--- Begin Provided records ---

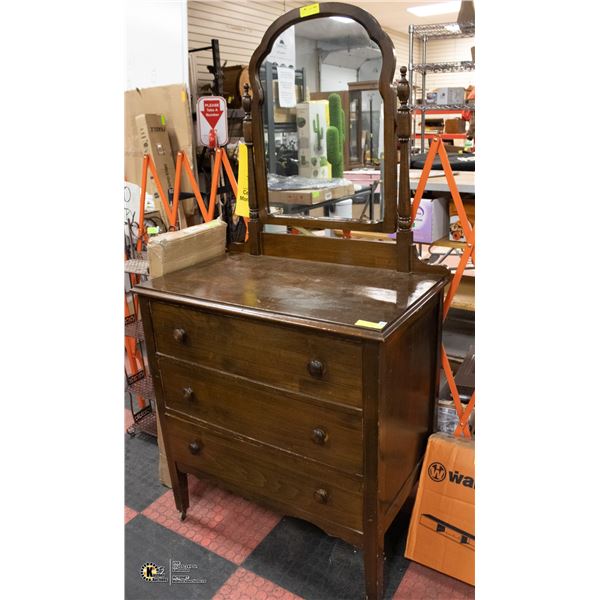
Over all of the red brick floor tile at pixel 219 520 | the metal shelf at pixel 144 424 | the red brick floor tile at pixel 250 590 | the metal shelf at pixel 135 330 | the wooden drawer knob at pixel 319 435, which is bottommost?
the red brick floor tile at pixel 250 590

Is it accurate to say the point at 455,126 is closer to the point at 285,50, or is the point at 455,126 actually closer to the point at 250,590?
the point at 285,50

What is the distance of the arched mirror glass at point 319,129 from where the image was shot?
1.95m

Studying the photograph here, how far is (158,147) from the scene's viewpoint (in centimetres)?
371

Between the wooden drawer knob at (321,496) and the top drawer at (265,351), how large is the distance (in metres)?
0.36

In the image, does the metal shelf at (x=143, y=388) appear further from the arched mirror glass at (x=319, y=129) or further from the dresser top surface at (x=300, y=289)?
the arched mirror glass at (x=319, y=129)

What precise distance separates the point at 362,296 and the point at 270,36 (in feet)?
3.55

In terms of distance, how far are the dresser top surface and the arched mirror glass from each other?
0.23 metres

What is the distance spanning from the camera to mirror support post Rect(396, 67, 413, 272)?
1.76 metres

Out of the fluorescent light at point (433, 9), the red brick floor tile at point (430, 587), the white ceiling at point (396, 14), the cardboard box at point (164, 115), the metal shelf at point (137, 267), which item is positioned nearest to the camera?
the red brick floor tile at point (430, 587)

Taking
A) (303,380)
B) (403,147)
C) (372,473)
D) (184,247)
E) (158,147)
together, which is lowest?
(372,473)

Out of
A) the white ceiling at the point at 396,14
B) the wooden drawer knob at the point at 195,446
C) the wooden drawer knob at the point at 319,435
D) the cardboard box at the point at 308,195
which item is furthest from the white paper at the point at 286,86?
the white ceiling at the point at 396,14

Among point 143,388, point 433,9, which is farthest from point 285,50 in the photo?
point 433,9

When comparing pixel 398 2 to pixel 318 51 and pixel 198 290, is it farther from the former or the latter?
pixel 198 290

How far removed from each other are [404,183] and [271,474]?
113 cm
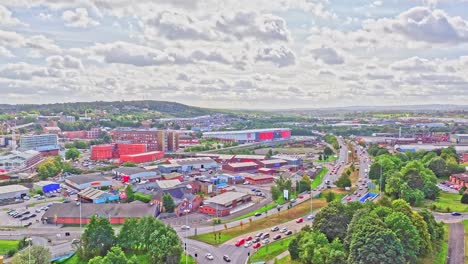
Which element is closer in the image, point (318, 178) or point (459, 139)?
point (318, 178)

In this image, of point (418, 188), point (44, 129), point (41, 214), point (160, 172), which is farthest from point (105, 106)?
point (418, 188)

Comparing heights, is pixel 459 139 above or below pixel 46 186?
above

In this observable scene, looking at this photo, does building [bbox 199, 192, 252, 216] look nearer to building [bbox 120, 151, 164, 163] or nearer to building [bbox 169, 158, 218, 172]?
building [bbox 169, 158, 218, 172]

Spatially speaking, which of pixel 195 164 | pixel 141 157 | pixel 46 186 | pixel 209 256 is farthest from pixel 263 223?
pixel 141 157

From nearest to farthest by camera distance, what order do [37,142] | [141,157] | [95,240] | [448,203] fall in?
[95,240]
[448,203]
[141,157]
[37,142]

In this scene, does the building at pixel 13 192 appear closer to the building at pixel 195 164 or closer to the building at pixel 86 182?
the building at pixel 86 182

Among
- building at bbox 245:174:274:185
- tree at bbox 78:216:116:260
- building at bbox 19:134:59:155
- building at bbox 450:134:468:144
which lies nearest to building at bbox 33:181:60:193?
building at bbox 245:174:274:185

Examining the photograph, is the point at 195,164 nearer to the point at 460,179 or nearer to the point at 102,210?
the point at 102,210
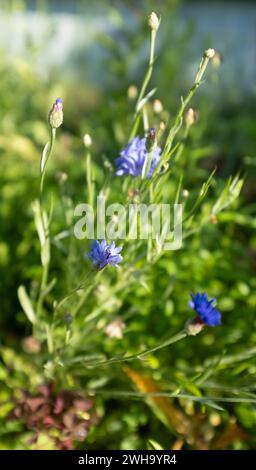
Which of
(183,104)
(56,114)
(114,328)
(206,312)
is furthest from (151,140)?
(114,328)

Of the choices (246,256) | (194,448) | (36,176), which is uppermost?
(36,176)

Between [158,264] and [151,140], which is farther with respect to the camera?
[158,264]

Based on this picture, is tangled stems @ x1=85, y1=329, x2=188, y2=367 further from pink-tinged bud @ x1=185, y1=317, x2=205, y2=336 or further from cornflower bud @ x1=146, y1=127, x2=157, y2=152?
cornflower bud @ x1=146, y1=127, x2=157, y2=152

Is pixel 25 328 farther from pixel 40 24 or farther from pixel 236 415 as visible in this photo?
pixel 40 24

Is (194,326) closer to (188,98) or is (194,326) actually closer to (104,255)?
(104,255)

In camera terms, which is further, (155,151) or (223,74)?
(223,74)

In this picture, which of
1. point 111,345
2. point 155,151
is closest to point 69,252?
point 111,345

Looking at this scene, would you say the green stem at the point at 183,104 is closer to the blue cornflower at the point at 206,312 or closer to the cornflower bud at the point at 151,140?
the cornflower bud at the point at 151,140

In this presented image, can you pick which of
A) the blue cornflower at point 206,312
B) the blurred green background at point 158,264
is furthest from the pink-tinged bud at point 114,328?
the blue cornflower at point 206,312
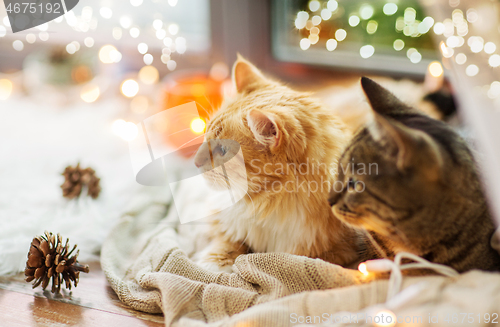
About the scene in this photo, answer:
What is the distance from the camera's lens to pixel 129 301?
86cm

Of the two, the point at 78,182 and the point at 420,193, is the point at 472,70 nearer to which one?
the point at 420,193

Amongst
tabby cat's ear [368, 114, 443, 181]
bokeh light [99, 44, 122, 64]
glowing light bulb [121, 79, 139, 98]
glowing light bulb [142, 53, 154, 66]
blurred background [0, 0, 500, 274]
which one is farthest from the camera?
A: glowing light bulb [142, 53, 154, 66]

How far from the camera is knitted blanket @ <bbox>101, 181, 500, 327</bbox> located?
2.01 ft

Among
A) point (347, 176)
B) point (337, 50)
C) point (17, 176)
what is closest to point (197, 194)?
point (347, 176)

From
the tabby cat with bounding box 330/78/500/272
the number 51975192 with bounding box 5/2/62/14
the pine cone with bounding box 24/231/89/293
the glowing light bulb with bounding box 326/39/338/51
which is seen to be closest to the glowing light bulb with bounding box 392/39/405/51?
the glowing light bulb with bounding box 326/39/338/51

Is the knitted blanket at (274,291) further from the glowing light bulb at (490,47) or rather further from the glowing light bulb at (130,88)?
the glowing light bulb at (130,88)

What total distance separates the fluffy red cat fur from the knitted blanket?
0.11 meters

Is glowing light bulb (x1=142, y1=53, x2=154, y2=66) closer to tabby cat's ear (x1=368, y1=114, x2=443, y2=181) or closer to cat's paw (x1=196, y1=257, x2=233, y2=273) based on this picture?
cat's paw (x1=196, y1=257, x2=233, y2=273)

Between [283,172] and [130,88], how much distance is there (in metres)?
1.85

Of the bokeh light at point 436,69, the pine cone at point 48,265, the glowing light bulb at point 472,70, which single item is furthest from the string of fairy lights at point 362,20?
the pine cone at point 48,265

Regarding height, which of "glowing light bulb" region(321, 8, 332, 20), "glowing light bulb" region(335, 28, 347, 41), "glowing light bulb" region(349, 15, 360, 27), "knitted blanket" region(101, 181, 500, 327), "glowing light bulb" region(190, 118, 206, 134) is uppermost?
"glowing light bulb" region(321, 8, 332, 20)

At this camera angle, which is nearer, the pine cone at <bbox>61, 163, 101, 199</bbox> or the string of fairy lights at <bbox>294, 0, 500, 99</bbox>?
the pine cone at <bbox>61, 163, 101, 199</bbox>

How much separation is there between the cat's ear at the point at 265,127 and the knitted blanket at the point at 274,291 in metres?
0.30

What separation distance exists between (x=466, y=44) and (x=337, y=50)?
177 cm
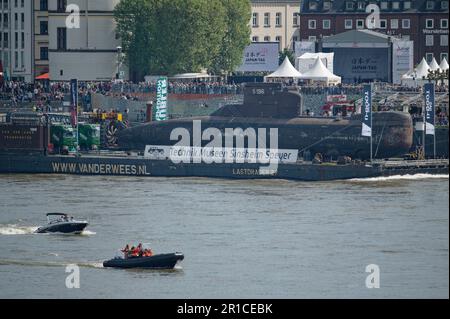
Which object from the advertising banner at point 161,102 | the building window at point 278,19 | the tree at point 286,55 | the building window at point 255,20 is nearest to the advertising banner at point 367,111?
the advertising banner at point 161,102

--- End Provided records ---

### [Aim of the task]
Repeat verbatim all the material, but not the pictures.

### [Response to this exercise]
Over all of the red brick floor tile at pixel 219 520 | the metal shelf at pixel 144 424 | the red brick floor tile at pixel 250 590 | the metal shelf at pixel 135 330 | the wooden drawer knob at pixel 319 435, which is bottommost?
the red brick floor tile at pixel 250 590

Is it accurate to say the point at 455,126 is closer to the point at 285,50, or is the point at 455,126 actually closer to the point at 250,590?
the point at 285,50

What is the distance of the arched mirror glass at point 319,129 from where the image was shot?
1.95m

Studying the photograph here, how far is (158,147) from the scene's viewpoint (in centimetres)?
371

Between the wooden drawer knob at (321,496) and the top drawer at (265,351), how large is the distance (in metres)?
0.36

In the image, does the metal shelf at (x=143, y=388) appear further from the arched mirror glass at (x=319, y=129) or further from the dresser top surface at (x=300, y=289)?
the arched mirror glass at (x=319, y=129)

What precise distance separates the point at 362,296 and the point at 270,36 (in feet)?
3.55

In terms of distance, how far are the dresser top surface and the arched mirror glass from each other?
0.23 metres

What is the distance spanning from the camera to mirror support post Rect(396, 67, 413, 272)?
1.76 metres

Out of the fluorescent light at point (433, 9), the red brick floor tile at point (430, 587), the white ceiling at point (396, 14), the cardboard box at point (164, 115), the metal shelf at point (137, 267), which item is positioned nearest to the camera?
the red brick floor tile at point (430, 587)

Taking
A) (303,380)
B) (403,147)
C) (372,473)
D) (184,247)
E) (158,147)
together, which is lowest?
(372,473)

Out of
A) the white ceiling at the point at 396,14
B) the wooden drawer knob at the point at 195,446
C) the wooden drawer knob at the point at 319,435
D) the cardboard box at the point at 308,195
which item is furthest from the white paper at the point at 286,86?
the white ceiling at the point at 396,14

Among point 143,388, point 433,9, which is farthest from point 285,50 in the photo?
point 433,9

When comparing pixel 398 2 to pixel 318 51 and pixel 198 290, is it farther from the former or the latter?
pixel 198 290

How far removed from each other are [404,183] and [271,474]?
113 cm
Which element is closer in the image, point (318, 178) or point (459, 139)?
point (318, 178)

In this image, of point (418, 188), point (44, 129), point (41, 214), point (160, 172), which is farthest from point (105, 106)?
point (418, 188)

Comparing heights, is pixel 459 139 above or below pixel 46 186?
above

In this observable scene, looking at this photo, does building [bbox 199, 192, 252, 216] look nearer to building [bbox 120, 151, 164, 163] or nearer to building [bbox 169, 158, 218, 172]?
building [bbox 169, 158, 218, 172]

Spatially speaking, which of pixel 195 164 | pixel 141 157 | pixel 46 186 | pixel 209 256 is farthest from pixel 263 223?
pixel 141 157

From nearest to farthest by camera distance, what order do [37,142] | [141,157] | [95,240] | [448,203] fall in?
[95,240]
[448,203]
[141,157]
[37,142]

In this scene, does the building at pixel 13 192 appear closer to the building at pixel 195 164 or closer to the building at pixel 86 182?
the building at pixel 86 182

Among
- building at bbox 245:174:274:185
- tree at bbox 78:216:116:260
- building at bbox 19:134:59:155
- building at bbox 450:134:468:144
which lies nearest to building at bbox 33:181:60:193?
building at bbox 245:174:274:185

Examining the photograph, is the point at 195,164 nearer to the point at 460,179 or nearer to the point at 102,210?
the point at 102,210
Which of
(183,104)
(56,114)
(114,328)
(206,312)
is furthest from (151,140)?
(114,328)

Of the choices (246,256) | (194,448) | (36,176), which is uppermost?
(36,176)

Between [158,264] and [151,140], which is farther with respect to the camera?
[158,264]

Based on this picture, is tangled stems @ x1=85, y1=329, x2=188, y2=367 further from pink-tinged bud @ x1=185, y1=317, x2=205, y2=336 or further from cornflower bud @ x1=146, y1=127, x2=157, y2=152?
cornflower bud @ x1=146, y1=127, x2=157, y2=152

Is pixel 25 328 farther from pixel 40 24 or farther from pixel 236 415 as visible in this photo?
pixel 40 24

Is (194,326) closer to (188,98) or is (194,326) actually closer to (104,255)?
(104,255)

In camera terms, which is further, (155,151) or (223,74)?
(223,74)

In this picture, which of
1. point 111,345
2. point 155,151
is closest to point 69,252?
point 111,345

Looking at this scene, would you say the green stem at the point at 183,104 is closer to the blue cornflower at the point at 206,312 or closer to the cornflower bud at the point at 151,140?
the cornflower bud at the point at 151,140

In this presented image, can you pick which of
A) the blue cornflower at point 206,312
B) the blurred green background at point 158,264
is furthest from the pink-tinged bud at point 114,328?
the blue cornflower at point 206,312
About the scene in this photo, answer:
What is the distance from the camera's lens to pixel 129 301?
86cm

Of the two, the point at 78,182 and the point at 420,193, is the point at 472,70 nearer to which one?
the point at 420,193

Amongst
tabby cat's ear [368, 114, 443, 181]
bokeh light [99, 44, 122, 64]
glowing light bulb [121, 79, 139, 98]
glowing light bulb [142, 53, 154, 66]
blurred background [0, 0, 500, 274]
which one is farthest from the camera?
A: glowing light bulb [142, 53, 154, 66]

How far from the camera is knitted blanket @ <bbox>101, 181, 500, 327</bbox> located?
2.01 ft

Among
A) point (347, 176)
B) point (337, 50)
C) point (17, 176)
what is closest to point (197, 194)?
point (347, 176)

From
the tabby cat with bounding box 330/78/500/272
the number 51975192 with bounding box 5/2/62/14
the pine cone with bounding box 24/231/89/293
the glowing light bulb with bounding box 326/39/338/51
which is seen to be closest to the glowing light bulb with bounding box 392/39/405/51?
the glowing light bulb with bounding box 326/39/338/51

Is the knitted blanket at (274,291) further from the glowing light bulb at (490,47) or rather further from the glowing light bulb at (130,88)?
the glowing light bulb at (130,88)

What total distance separates the fluffy red cat fur from the knitted blanket?
0.11 meters

Is glowing light bulb (x1=142, y1=53, x2=154, y2=66) closer to tabby cat's ear (x1=368, y1=114, x2=443, y2=181) or closer to cat's paw (x1=196, y1=257, x2=233, y2=273) based on this picture?
cat's paw (x1=196, y1=257, x2=233, y2=273)

Between [283,172] and [130,88], how much distance is there (in metres)?
1.85

Of the bokeh light at point 436,69, the pine cone at point 48,265, the glowing light bulb at point 472,70, which single item is furthest from the string of fairy lights at point 362,20?
the pine cone at point 48,265

Regarding height, which of "glowing light bulb" region(321, 8, 332, 20), "glowing light bulb" region(335, 28, 347, 41), "glowing light bulb" region(349, 15, 360, 27), "knitted blanket" region(101, 181, 500, 327), "glowing light bulb" region(190, 118, 206, 134) is uppermost?
"glowing light bulb" region(321, 8, 332, 20)

At this camera angle, which is nearer, the pine cone at <bbox>61, 163, 101, 199</bbox> or the string of fairy lights at <bbox>294, 0, 500, 99</bbox>?
the pine cone at <bbox>61, 163, 101, 199</bbox>

How much separation is there between the cat's ear at the point at 265,127 and the knitted blanket at the point at 274,291 in metres?
0.30

What separation distance exists between (x=466, y=44) and (x=337, y=50)?
177 cm
Which object from the advertising banner at point 161,102 | the building window at point 278,19 | the tree at point 286,55 | the building window at point 255,20 is nearest to the advertising banner at point 367,111?
the advertising banner at point 161,102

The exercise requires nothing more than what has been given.